**YOUR GOAL:**
The exercise calls for exact output of the lines between the one that contains "ThinkFit Clear Lunch" and the end of the data, with both ends kept and pictures left out.

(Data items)
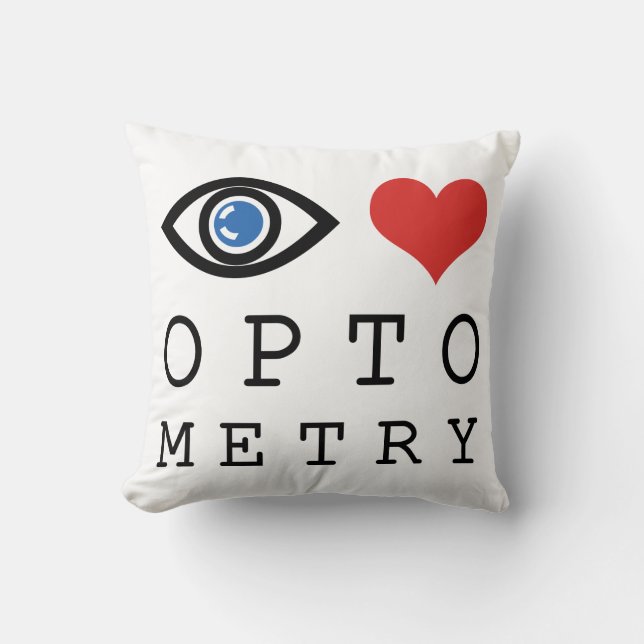 Eye Love Heart Optometri - Optiker Ögon Diagram Kudde (Framsida)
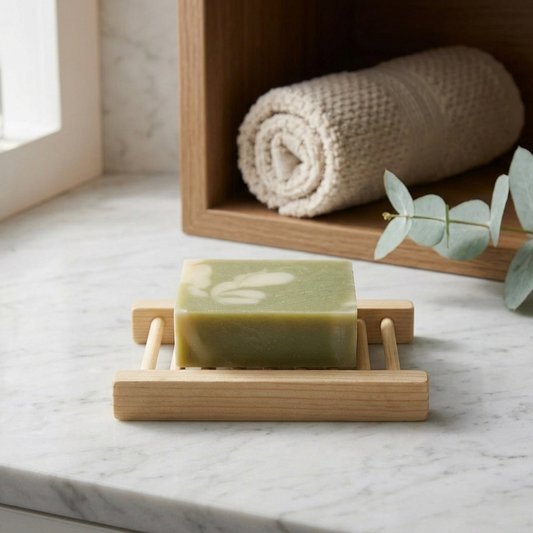 Accessoire de salle de bain écologique : porte-savon en bois durable résistant à l'humidité, parfait pour prolonger la vie des savons Sapora.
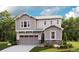 Charming two-story home with gray siding, stone accents, a two-car garage, and well-manicured landscaping at 1442 Lumber Ridge S Cir, Erie, CO 80516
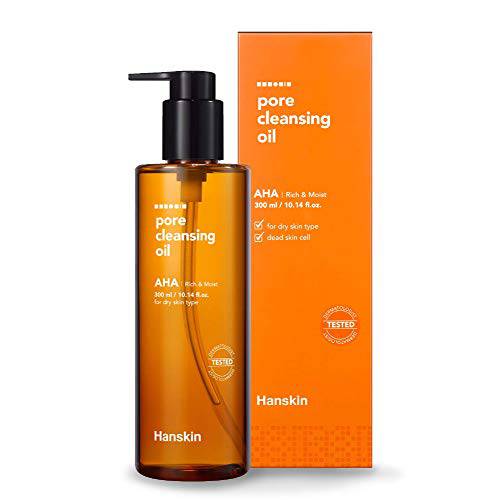 Hanskin Alpha Hydroxy Acid Pore Cleansing Oil, Exfoliating, Makeup Remover Facial Cleanser, Moisturizing for Soft Skin [AHA/10.14 oz.]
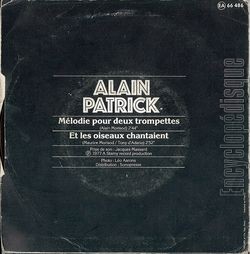 [Pochette de Mlodie pour deux trompettes (Alain PATRICK) - verso]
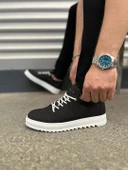 JY152 Cool Bağcıklı Keten Erkek Günlük Spor Klasik Ayakkabı KBT - Siyah - 3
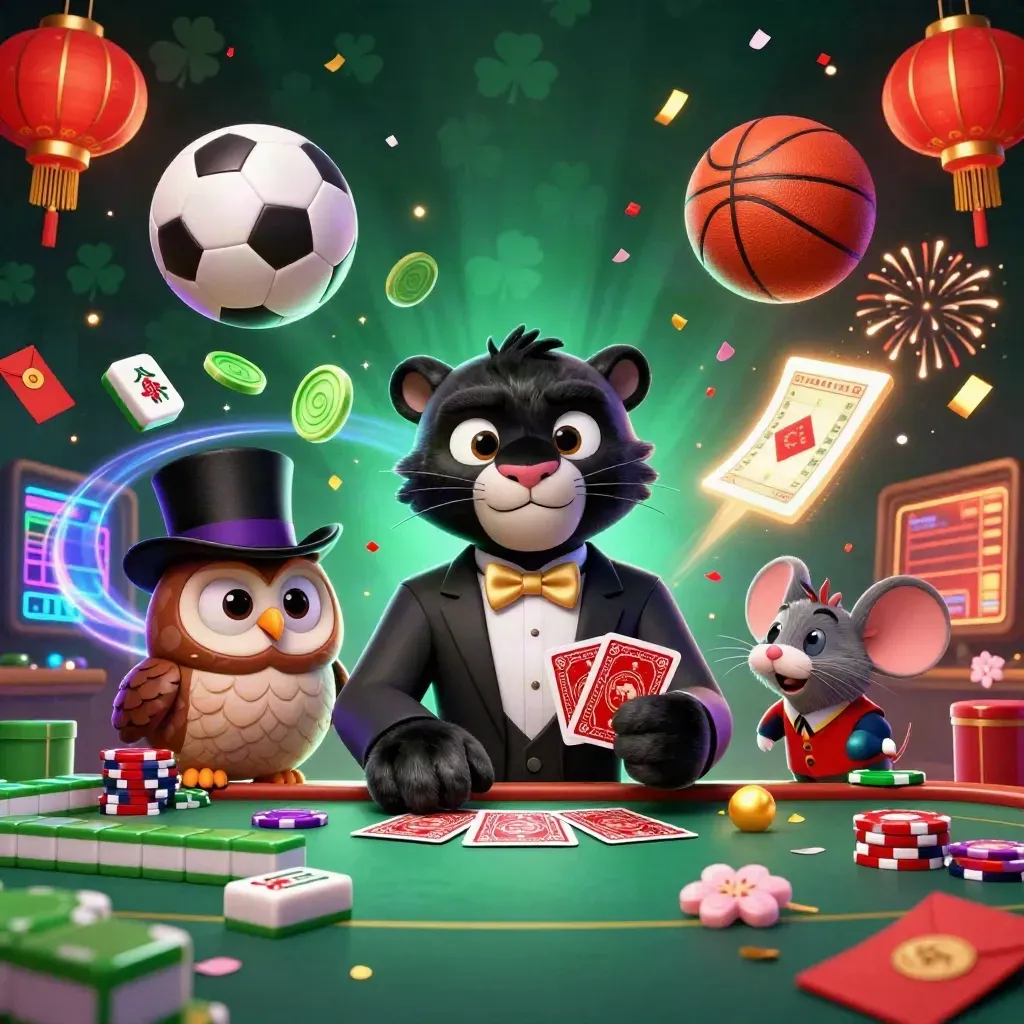 Panther, Eule und Maus im Casino-Glanz mit Karten, Chips, Bällen und Feuerwerk.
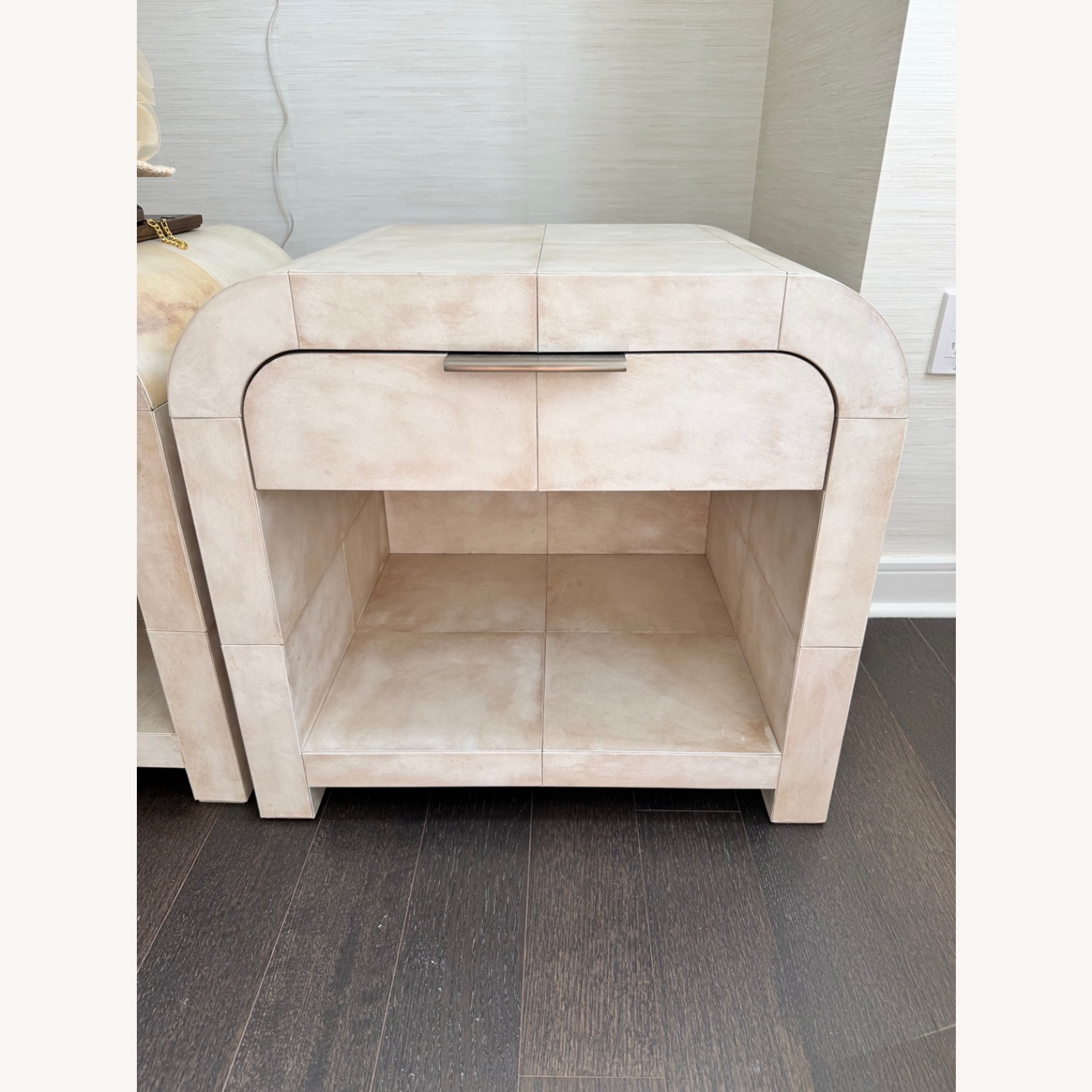 Restoration Hardware Lucien Parchment Nightstands - image-6
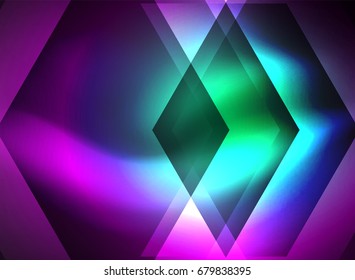 Digital technology glowing arrows, modern geometric abstract background with light effects and place for your message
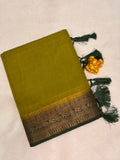 Olive Green & Antique Gold Semi Linen Jute Saree  MPSJ4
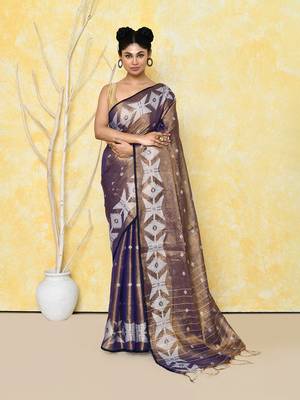 gold blue dual tone organic tissue jamdani saree with blouse piece 1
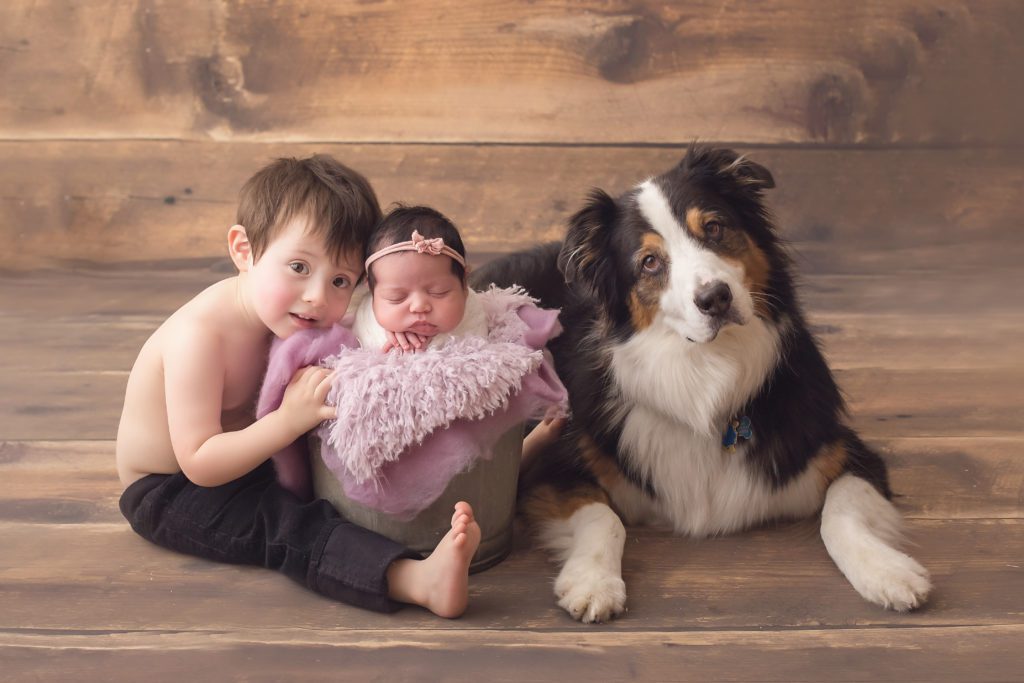 portrait of newborn baby girl with big brother and dog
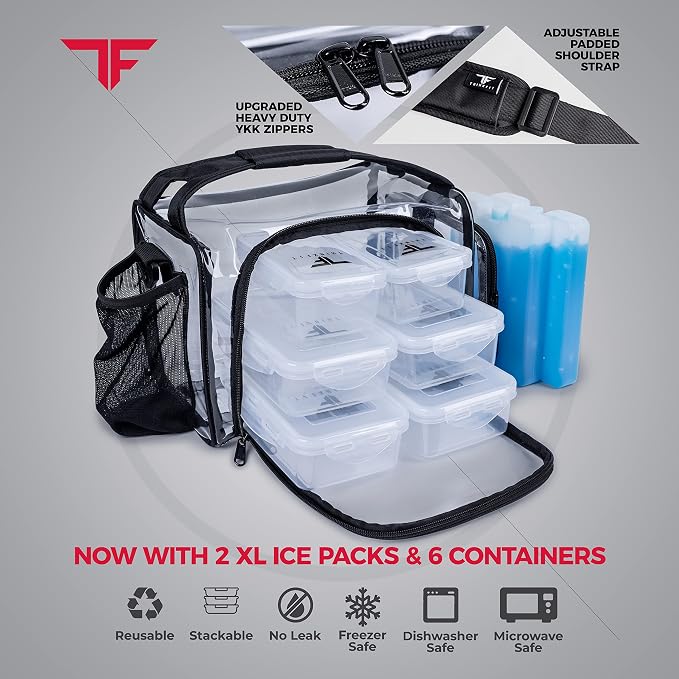 ThinkFit Clear Lunch Bag with 6 Meal Prep Containers - Image 5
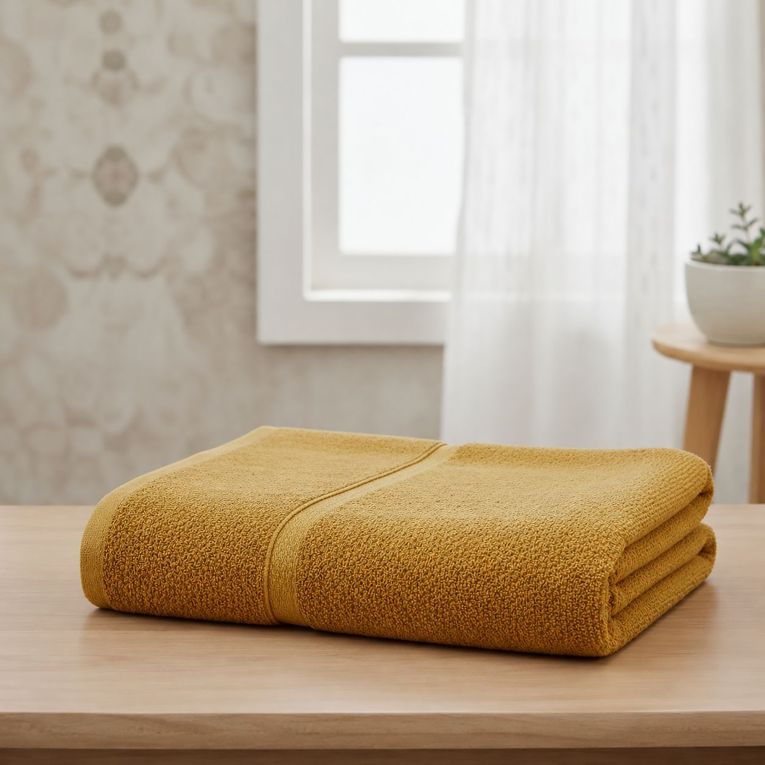 Telo Bagno Giallo Senape 100% Puro Cotone, Sfumatura Colore Struttura Senape - Sanaza Luxury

**FINISHED EXERCISE:**
 ThinkFit Clear Lunch Bag with 6 Meal Prep Containers - Image 5
 Telo Bagno Giallo Senape 100% Puro Cotone, Sfumatura Colore Struttura Senape - Sanaza Luxury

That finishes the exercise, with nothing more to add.